A single deviation is the average of the square deviation, that is, the variance without the influence of symbols, which is recorded as E(X): the direct calculation formula separates the discrete type from the continuous type. A calculation formula is also derived: "variance is equal to the average of the sum of squares of deviations of each data and its arithmetic average". Among them, they are discrete and continuous calculation formulas respectively. It is called standard deviation or mean square deviation, and variance describes the degree of fluctuation.

Standard deviation

The standard deviation formula is a mathematical formula. Standard deviation is also called standard deviation, or experimental standard deviation, and the formula is as follows: sample standard deviation = square root of arithmetic variance = s = sqrt ((x1-x) 2+(x2-x) 2+... (xn-x) 2)/n) population standard deviation = σ = sqrt ().

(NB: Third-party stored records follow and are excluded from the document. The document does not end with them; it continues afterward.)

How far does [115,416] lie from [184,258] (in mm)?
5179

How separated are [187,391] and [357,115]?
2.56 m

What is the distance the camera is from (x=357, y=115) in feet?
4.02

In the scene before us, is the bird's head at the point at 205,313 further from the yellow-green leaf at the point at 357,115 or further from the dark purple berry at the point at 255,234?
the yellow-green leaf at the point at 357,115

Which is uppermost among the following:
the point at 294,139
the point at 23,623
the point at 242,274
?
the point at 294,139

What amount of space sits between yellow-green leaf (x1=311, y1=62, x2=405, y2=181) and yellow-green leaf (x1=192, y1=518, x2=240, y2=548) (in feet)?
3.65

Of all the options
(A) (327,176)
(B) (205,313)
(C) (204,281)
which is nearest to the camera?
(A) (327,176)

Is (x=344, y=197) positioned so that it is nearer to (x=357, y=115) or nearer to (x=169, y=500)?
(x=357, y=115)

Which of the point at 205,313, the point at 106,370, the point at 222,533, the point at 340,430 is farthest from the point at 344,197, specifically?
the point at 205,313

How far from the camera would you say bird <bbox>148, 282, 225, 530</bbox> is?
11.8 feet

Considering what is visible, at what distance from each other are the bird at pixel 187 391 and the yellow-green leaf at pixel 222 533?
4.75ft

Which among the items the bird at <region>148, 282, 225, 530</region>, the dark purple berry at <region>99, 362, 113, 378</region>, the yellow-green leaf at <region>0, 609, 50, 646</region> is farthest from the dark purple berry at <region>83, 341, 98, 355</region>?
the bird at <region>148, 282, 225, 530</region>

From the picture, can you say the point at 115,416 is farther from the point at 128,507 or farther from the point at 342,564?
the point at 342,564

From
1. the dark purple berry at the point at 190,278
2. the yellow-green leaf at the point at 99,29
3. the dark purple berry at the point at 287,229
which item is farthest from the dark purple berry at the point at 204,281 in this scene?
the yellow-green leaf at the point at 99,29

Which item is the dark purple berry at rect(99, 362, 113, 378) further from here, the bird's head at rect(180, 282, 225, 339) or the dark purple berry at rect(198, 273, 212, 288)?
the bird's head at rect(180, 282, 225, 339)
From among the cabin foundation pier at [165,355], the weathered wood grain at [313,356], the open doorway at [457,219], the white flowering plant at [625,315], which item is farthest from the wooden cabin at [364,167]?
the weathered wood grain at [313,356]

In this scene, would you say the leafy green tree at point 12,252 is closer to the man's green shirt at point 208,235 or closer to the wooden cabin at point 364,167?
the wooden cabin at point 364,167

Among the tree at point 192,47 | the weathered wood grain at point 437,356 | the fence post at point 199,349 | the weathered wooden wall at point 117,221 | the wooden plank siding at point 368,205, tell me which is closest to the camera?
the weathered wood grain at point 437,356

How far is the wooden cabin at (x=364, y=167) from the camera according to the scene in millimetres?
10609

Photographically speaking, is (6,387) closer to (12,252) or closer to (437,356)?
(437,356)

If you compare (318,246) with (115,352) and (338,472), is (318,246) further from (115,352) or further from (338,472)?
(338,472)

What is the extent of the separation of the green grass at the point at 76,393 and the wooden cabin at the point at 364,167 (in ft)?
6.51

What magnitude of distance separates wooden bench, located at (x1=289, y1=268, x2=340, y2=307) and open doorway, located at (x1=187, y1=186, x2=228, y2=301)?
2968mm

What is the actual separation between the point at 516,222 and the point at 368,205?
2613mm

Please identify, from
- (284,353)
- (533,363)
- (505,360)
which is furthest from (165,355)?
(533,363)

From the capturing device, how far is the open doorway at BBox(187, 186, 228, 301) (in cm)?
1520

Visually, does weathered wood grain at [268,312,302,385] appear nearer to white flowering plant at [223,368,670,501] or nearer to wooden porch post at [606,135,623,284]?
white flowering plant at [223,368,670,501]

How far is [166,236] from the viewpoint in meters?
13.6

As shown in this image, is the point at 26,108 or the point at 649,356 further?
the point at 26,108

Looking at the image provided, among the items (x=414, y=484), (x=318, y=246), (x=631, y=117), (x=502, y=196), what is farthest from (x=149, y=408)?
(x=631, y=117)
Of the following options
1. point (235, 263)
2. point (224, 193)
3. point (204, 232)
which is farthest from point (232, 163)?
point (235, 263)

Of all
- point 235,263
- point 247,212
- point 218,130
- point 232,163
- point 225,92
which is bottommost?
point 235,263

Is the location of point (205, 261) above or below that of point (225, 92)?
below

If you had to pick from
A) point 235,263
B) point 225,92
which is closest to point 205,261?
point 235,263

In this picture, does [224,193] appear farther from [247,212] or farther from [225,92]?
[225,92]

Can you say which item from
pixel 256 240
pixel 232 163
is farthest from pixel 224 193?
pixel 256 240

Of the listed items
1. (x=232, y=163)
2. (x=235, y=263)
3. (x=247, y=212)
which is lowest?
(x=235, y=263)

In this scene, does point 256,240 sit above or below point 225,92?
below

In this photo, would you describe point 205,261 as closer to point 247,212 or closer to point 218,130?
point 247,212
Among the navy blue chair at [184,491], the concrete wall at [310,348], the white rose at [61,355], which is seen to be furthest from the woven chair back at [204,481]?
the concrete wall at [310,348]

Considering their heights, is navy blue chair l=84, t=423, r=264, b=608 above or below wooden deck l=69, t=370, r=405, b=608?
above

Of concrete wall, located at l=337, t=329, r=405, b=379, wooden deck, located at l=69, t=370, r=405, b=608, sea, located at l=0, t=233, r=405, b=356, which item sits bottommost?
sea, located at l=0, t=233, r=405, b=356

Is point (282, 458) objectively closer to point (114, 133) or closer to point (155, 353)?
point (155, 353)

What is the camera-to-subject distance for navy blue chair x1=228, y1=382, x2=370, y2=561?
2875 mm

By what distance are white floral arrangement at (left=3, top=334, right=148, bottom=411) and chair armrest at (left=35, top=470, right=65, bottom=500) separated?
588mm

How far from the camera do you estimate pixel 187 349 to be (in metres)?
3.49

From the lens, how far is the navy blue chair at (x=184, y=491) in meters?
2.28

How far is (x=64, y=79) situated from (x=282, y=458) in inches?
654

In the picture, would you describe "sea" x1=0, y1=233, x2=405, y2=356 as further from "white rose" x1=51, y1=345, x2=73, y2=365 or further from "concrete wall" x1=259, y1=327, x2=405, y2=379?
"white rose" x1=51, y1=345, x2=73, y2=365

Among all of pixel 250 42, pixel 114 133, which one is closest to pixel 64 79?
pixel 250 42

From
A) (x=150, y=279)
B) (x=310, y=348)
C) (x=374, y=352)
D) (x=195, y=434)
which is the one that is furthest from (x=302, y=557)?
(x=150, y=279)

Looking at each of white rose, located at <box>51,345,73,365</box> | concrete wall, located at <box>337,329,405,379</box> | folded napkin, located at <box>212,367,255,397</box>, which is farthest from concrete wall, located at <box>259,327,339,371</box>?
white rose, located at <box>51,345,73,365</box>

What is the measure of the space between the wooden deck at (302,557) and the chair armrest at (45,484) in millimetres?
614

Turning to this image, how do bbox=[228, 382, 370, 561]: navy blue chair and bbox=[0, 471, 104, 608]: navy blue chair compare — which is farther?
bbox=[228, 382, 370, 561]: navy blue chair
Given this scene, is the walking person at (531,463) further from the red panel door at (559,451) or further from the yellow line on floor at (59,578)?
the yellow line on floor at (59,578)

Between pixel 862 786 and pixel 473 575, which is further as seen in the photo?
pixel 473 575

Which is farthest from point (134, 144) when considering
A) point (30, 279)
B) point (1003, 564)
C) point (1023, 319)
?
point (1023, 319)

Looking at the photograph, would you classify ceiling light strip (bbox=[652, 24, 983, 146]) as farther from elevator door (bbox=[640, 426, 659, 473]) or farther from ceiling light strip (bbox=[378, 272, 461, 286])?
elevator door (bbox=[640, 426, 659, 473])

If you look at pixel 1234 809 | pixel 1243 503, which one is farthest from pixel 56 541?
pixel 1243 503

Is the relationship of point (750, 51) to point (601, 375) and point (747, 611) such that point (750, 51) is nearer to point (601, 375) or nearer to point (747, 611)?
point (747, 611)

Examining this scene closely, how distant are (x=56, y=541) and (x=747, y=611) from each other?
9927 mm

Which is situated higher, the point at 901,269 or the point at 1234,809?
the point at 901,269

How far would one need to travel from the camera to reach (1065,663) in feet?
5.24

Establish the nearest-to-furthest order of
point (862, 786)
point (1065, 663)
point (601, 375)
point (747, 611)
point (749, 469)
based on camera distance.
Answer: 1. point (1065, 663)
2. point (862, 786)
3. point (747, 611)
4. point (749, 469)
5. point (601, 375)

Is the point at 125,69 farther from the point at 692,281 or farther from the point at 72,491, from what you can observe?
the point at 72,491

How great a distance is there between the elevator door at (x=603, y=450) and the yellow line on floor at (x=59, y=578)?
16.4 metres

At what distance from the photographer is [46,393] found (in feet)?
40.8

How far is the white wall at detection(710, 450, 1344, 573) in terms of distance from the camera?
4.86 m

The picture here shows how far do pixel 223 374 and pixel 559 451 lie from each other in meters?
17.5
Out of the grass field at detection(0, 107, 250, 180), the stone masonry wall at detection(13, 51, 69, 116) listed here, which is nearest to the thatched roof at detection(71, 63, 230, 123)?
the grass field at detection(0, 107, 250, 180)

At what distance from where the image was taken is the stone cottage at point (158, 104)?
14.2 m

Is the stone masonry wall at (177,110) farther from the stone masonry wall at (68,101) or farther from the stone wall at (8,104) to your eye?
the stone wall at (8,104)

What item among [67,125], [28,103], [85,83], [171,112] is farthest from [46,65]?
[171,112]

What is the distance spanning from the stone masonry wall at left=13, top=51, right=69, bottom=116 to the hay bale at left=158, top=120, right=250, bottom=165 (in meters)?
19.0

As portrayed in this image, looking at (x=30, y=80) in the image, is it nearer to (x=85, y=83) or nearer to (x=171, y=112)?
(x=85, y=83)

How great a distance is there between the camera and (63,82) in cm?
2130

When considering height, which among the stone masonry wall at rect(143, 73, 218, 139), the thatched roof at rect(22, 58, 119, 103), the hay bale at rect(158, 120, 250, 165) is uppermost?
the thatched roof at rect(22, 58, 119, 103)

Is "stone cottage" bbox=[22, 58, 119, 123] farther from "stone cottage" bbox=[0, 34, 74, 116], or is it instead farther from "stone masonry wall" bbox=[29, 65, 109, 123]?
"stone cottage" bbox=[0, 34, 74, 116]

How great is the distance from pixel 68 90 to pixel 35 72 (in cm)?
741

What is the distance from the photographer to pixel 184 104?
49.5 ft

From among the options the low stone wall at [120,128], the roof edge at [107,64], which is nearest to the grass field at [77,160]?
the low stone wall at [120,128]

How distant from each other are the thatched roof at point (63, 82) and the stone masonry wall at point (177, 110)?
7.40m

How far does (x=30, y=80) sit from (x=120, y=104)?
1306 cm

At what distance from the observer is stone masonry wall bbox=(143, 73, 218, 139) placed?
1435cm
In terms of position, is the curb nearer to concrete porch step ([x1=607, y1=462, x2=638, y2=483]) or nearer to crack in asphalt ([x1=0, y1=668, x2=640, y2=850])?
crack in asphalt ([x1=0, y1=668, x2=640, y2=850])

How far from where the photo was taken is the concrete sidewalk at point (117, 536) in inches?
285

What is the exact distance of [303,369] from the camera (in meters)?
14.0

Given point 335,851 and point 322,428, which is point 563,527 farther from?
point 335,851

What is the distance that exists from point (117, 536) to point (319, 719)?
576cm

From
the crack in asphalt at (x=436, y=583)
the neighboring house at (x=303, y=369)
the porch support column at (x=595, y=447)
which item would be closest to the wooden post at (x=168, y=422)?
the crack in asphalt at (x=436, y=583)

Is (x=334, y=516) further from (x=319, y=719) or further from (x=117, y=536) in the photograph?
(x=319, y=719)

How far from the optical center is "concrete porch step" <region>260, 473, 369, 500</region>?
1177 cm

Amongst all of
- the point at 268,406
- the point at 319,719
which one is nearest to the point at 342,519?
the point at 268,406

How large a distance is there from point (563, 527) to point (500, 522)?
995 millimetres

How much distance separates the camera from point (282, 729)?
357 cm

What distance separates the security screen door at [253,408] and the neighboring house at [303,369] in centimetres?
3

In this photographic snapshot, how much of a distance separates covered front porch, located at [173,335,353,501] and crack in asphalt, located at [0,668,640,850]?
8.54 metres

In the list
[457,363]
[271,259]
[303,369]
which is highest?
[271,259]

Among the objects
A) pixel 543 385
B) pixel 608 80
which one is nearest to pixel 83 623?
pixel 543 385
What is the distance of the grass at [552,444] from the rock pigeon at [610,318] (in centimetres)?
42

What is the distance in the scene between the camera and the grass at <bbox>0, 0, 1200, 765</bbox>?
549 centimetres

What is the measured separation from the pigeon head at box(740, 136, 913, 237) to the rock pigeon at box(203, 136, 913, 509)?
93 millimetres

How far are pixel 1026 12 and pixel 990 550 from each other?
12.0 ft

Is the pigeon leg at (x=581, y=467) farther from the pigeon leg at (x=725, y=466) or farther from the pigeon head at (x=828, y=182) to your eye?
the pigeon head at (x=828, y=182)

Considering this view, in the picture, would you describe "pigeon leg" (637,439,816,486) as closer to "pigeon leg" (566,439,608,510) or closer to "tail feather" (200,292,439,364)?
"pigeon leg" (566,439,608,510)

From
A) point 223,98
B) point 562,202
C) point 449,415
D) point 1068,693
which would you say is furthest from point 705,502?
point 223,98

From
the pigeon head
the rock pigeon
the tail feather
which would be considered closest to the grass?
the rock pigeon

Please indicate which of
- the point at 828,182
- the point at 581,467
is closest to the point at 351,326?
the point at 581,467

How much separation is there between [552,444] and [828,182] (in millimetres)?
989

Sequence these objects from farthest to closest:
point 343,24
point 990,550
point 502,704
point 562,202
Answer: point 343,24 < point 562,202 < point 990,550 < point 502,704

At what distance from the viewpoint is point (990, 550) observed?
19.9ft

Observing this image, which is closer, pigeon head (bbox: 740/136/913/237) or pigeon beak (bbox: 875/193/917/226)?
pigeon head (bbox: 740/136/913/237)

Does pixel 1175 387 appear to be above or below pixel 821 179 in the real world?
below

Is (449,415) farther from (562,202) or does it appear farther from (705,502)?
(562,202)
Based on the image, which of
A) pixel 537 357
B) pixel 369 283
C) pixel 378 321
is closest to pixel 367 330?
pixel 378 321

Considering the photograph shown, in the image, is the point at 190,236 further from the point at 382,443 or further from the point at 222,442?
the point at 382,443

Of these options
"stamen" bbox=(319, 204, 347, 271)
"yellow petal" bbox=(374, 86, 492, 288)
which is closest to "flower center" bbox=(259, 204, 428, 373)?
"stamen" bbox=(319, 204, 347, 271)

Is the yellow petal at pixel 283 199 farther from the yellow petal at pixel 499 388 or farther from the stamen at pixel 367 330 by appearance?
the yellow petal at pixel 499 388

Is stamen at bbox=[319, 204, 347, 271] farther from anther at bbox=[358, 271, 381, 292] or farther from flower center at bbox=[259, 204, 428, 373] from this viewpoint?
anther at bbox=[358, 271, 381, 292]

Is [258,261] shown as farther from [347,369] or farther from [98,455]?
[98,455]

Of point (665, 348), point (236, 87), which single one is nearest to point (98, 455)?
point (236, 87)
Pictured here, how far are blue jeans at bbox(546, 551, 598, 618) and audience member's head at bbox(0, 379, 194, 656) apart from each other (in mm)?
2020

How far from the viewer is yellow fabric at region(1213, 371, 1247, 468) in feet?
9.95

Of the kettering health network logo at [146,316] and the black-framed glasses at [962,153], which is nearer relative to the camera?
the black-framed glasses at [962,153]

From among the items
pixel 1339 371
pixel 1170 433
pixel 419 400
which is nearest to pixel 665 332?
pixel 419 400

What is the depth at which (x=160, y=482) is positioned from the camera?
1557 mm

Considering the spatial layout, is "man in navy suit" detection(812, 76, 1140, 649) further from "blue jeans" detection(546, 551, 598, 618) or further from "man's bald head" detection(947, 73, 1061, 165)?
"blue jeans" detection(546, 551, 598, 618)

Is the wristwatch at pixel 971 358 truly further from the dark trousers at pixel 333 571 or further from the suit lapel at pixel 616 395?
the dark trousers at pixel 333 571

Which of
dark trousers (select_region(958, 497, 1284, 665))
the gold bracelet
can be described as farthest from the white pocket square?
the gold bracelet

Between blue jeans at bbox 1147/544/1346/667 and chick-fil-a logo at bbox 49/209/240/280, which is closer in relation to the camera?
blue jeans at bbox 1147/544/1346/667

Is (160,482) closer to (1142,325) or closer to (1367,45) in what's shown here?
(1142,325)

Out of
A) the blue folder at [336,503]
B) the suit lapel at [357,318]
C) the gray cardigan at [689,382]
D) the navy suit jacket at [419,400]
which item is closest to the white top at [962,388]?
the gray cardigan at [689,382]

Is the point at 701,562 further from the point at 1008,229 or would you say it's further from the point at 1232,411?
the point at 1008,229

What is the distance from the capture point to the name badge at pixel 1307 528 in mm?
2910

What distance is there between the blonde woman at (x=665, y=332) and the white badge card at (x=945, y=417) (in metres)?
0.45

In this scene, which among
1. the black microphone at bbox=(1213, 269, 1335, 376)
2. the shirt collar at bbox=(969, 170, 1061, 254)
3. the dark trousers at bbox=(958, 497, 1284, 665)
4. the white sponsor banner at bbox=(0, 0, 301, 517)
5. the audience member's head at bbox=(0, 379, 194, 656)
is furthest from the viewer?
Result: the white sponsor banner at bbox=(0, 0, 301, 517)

Note: X in the above two standard deviation formulas is the arithmetic average of a group of numbers (n data). When all numbers (number n) appear in probability (the sum of the corresponding n probability values is 1), then X is the mathematical expectation of this group of numbers.

Laplace formula

Laplace formula was put forward by German statistician Laspeyres in 1864. Also known as Laplace index formula and Laplace index formula, referred to as "Laplace" or "L", including Laplace price index formula and Laplace volume index formula.

Inferior formula

X=xmax-xmin(xmax is the largest and xmin is the smallest), and the distance formula is the most direct and simple method to calculate the distance. There are moving amplitude, sum of squares of deviation from the average, etc.

Relevant formulas of probability theory

The total probability formula is an important formula in probability theory, which transforms the probability solution of a complex event A into the probability summation of a simple event in different situations.

Variance formula

Variance formula is a mathematical formula and an important formula in mathematical statistics. It is applied to all kinds of things in life. The smaller the variance, the more stable the data set, and the larger the variance, the more unstable the data set.

Standard deviation can be used to measure uncertainty. For example, in physical science, when repeated measurements are made, the standard deviation of the set of measured values represents the accuracy of these measurements.

When determining whether the measured value conforms to the predicted value, the standard deviation of the measured value plays a decisive role: if the measured average value is too far from the predicted value (compared with the standard deviation value at the same time), it is considered that the measured value is contradictory to the predicted value. Very easy to understand. Therefore, if all the measured values fall outside a certain numerical range, it can be inferred that the predicted values are unreasonable.

Standard deviation is applied to investment and can be used as an index to measure the stability of return. The greater the standard difference, the higher the income, which means that the income is far from the past average, that is, the more unstable the income, the higher the risk. On the contrary, the smaller the standard deviation, the more stable the income and the lower the risk.